Empresas estão resgatando embalagens retornáveis, criando materiais a partir de resíduos e se aliando a agentes civis para reforçar sustentabilidade


3 de junho de 2019 - 15h40

Foto: Pexels

O desenvolvimento de novos materiais industriais, o resgate de embalagens retornáveis e o diálogo entre empresas e o poder público são apontados como potenciais soluções para o desperdício de recursos e o descarte indevido de resídios na cadeia industrial. Sob muitos aspectos, marcas estão sendo pressionadas a adotar princípios da economia circular, tema que foi presente em diversos painéis do Festival Path, que aconteceu no último final de semana em São Paulo. No festival, representantes de empresas como Ambev e Coca-Cola, assim como especialistas em políticas sustentáveis, falaram do desafio de escalar estas práticas no Brasil e no mundo.

Em muitos casos,  polices empresariais começam pela reciclagem e pelo manejo do lixo, seja ele industrial ou do consumidor final. A Coca-Cola e a Ambev, por exemplo, há dois anos criaram a iniciativa Reciclar Pelo Brasil, que hoje conta outros dez parceiros, como Vigor e Nestlé.
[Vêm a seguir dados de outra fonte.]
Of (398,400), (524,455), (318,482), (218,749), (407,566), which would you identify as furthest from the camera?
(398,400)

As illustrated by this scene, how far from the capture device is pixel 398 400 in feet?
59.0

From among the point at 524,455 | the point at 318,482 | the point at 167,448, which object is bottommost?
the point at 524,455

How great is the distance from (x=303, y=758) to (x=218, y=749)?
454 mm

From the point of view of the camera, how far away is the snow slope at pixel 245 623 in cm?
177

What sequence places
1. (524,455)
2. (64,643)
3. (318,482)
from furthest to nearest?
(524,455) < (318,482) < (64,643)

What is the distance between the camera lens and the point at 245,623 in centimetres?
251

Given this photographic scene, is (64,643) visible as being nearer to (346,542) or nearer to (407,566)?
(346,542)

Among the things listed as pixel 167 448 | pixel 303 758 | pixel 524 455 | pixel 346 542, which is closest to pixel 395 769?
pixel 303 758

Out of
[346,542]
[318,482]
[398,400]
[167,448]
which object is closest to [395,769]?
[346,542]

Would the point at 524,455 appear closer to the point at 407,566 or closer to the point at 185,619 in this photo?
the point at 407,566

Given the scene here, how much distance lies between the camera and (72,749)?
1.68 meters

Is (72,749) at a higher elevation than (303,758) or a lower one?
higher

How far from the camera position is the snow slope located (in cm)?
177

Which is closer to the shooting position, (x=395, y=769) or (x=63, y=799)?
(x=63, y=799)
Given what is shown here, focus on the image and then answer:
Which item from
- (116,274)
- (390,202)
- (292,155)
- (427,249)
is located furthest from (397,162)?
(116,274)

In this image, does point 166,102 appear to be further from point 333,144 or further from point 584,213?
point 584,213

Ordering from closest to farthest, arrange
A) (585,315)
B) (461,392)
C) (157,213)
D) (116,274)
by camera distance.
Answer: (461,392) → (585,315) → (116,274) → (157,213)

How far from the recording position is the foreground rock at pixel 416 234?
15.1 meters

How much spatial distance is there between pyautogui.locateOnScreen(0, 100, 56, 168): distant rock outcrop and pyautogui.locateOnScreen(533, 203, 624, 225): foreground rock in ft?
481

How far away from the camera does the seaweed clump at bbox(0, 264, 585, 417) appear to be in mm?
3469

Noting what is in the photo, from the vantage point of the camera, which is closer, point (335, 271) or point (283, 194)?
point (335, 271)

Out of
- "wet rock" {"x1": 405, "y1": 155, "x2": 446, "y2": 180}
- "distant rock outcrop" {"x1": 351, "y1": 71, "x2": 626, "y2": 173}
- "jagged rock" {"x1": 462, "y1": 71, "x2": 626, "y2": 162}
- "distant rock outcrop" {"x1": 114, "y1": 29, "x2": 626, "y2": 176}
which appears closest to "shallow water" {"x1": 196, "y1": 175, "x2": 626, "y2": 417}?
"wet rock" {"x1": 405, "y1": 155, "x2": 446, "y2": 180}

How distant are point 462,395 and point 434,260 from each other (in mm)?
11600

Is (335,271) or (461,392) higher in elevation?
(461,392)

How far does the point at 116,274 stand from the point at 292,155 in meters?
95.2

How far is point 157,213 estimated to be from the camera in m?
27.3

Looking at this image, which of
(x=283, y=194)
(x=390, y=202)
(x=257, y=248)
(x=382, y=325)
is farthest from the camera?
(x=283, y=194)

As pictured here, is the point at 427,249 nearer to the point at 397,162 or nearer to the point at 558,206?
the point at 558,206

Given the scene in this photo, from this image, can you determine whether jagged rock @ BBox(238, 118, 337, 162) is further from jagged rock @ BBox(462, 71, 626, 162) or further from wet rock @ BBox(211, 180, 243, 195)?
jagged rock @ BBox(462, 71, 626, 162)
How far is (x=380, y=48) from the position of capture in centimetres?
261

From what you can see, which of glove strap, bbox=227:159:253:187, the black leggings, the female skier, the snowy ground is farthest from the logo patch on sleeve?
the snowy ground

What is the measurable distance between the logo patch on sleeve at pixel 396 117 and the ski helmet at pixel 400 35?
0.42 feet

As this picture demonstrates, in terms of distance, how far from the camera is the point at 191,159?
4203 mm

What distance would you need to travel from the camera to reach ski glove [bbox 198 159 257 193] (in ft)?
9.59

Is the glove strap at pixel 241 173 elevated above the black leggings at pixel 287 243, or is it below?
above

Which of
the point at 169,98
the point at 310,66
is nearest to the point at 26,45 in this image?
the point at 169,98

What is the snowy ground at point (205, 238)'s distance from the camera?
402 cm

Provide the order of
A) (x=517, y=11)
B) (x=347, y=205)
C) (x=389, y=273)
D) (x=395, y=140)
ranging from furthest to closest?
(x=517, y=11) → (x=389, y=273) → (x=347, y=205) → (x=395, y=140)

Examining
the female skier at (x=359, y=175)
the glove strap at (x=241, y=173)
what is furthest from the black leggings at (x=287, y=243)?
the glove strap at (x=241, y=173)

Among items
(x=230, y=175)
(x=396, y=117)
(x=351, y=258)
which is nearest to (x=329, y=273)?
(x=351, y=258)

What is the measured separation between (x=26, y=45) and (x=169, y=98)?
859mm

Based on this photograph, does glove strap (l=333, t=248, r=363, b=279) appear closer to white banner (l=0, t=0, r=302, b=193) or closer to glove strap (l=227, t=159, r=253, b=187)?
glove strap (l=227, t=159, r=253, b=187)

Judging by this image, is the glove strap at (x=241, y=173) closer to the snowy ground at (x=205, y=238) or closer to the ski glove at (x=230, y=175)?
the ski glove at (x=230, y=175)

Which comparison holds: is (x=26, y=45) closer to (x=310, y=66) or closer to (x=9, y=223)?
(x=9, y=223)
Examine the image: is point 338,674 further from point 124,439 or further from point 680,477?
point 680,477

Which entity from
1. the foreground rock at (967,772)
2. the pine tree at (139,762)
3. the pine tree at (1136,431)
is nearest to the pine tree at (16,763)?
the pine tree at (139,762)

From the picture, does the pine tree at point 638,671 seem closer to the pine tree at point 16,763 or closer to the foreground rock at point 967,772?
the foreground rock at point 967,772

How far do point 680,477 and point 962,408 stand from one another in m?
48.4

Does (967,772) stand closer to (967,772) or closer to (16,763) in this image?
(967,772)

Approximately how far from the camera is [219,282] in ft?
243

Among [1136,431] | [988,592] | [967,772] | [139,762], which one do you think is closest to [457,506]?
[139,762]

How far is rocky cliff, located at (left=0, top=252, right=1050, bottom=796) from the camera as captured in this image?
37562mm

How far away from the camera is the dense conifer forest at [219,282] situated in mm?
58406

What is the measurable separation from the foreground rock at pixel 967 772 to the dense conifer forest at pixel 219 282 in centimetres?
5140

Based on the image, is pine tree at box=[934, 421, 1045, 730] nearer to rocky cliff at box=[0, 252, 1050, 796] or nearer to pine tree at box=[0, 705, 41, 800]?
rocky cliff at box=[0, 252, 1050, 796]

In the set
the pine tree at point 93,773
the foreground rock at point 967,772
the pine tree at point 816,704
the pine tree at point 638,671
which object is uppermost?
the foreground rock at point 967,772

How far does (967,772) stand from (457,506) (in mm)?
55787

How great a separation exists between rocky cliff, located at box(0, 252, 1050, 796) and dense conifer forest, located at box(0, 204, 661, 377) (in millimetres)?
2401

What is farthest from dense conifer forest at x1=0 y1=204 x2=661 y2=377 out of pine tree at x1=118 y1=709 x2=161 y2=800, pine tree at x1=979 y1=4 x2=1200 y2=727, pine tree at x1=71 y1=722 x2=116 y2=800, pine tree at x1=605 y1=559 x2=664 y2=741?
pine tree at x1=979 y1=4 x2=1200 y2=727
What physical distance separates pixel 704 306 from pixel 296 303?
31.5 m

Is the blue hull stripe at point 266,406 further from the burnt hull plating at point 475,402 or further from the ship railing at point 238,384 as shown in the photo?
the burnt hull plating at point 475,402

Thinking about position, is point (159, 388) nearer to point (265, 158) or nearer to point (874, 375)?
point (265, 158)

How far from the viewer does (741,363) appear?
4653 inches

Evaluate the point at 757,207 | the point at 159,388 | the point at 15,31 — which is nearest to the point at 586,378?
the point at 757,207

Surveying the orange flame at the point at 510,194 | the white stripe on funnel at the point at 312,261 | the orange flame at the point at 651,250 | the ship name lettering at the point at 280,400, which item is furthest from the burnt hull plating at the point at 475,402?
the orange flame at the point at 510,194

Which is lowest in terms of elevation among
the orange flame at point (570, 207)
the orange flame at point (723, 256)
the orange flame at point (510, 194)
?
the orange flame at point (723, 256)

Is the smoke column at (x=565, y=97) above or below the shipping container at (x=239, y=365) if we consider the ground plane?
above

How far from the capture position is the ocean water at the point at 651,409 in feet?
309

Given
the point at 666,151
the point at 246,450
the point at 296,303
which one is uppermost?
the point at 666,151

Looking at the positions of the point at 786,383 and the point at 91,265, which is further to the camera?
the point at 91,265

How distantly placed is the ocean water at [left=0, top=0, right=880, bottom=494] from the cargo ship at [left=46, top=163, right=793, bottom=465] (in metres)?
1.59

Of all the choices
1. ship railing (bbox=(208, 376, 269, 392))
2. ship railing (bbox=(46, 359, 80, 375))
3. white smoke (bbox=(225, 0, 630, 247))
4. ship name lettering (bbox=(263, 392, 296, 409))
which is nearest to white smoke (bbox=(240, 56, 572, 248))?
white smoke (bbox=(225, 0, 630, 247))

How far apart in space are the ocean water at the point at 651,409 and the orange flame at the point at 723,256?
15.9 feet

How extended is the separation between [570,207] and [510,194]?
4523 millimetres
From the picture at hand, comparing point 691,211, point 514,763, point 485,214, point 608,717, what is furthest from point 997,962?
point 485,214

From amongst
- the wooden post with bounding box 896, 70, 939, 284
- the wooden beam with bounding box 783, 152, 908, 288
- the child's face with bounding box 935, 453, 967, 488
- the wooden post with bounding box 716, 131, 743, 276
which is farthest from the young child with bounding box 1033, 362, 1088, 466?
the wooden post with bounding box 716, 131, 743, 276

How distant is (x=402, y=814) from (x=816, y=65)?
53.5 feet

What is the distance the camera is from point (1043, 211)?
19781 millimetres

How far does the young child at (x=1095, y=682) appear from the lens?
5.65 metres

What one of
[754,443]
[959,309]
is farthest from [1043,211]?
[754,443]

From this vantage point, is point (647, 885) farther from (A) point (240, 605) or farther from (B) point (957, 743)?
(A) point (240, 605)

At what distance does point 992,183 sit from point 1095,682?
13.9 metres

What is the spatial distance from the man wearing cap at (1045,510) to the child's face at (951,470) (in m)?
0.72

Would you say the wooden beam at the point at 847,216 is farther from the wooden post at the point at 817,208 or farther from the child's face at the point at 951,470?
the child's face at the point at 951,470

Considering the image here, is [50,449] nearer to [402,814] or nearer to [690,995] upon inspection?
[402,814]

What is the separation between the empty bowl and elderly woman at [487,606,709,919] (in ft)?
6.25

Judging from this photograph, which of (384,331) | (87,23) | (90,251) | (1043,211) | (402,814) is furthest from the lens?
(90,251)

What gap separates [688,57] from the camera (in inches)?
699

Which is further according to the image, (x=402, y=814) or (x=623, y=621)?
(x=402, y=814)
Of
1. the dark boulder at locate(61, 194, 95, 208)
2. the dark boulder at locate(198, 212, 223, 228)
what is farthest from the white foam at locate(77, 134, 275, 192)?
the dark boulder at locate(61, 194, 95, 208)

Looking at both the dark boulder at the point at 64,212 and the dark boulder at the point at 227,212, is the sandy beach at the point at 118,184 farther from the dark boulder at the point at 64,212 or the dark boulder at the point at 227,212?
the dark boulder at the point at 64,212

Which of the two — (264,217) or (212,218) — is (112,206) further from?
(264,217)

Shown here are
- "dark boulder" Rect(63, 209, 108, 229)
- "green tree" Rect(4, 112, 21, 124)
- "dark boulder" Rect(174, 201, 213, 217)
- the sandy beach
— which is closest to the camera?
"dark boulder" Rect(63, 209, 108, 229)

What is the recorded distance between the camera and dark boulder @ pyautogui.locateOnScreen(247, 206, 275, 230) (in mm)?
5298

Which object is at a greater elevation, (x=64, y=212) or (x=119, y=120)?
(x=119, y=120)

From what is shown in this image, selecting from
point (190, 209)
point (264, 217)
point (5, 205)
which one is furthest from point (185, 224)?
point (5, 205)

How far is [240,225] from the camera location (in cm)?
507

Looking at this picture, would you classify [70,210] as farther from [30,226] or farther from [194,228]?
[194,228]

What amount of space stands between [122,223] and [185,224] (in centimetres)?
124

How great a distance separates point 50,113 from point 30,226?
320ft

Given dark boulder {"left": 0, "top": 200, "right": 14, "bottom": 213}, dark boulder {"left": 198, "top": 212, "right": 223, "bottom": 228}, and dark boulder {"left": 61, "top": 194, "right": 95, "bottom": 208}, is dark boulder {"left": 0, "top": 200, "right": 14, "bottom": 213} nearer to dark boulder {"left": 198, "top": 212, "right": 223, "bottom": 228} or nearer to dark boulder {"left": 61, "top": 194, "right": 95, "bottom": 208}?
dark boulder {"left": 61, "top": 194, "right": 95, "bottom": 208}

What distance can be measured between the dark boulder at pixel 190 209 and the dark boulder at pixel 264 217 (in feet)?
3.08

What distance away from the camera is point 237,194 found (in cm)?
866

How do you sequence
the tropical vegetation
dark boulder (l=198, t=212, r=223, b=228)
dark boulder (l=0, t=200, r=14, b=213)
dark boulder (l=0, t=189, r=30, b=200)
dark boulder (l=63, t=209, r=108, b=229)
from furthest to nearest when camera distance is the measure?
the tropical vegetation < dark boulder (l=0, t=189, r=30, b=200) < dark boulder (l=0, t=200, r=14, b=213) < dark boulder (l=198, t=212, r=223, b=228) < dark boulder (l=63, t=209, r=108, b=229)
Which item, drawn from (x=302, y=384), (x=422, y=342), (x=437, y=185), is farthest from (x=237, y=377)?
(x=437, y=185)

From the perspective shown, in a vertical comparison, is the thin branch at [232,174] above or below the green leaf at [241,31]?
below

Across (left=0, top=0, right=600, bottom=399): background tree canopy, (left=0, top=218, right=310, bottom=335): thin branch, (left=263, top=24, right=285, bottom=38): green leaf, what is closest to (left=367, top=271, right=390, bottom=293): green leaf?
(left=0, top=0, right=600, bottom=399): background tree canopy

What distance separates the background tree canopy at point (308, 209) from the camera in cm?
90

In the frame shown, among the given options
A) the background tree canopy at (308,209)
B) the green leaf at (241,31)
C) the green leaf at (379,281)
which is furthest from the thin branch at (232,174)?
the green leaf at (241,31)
A iniciativa oferece apoio a mais de 160 cooperativas de catadores de material reciclável no País.

“Inovação não é sempre sobre tecnologia, mas sobre romper barreiras culturais entre empresas. Elas continuarão sendo concorrentes e competindo entre si, mas quando o tema é reciclagem e sustentabilidade, não vale a pena competir”, ponderou Thais Vojvodic, gerente de sustentabilidade da Coca-Cola Brasil, durante o Path. No Brasil,  estima-se que cerca de 95% do lixo reciclável passe pelas mãos dos catadores e cooperativas, e que apenas 5% passem por órgãos oficiais e iniciativas municipais.

Empresas também têm voltado a investir em embalagens retornáveis e em logística reversa. O problema, contudo, é reeducar o consumidor a adotar um modelo de consumo que, em geral, já foi abandonado. “No caso dos retornáveis, há o desafio de incentivar o consumidor a adotar um hábito antigo. A indústria levou um século para ser construída com base na conveniência. Agora, passa por um processo de se olhar no espelho de de não ter medo de se reconhecer como parte do problema”, diz Thais.

Em janeiro, o CEO da Coca-Cola, James Quincey, esteve no Fórum Econômico Mundial, em Davos, na Suíça, para compartilhar suas metas globais relacionadas à economia circular. Até 2030, a companhia quer coletar e reciclar 100% de suas embalagens. A Nestlé também tem a mesma meta, com prazo até 2025.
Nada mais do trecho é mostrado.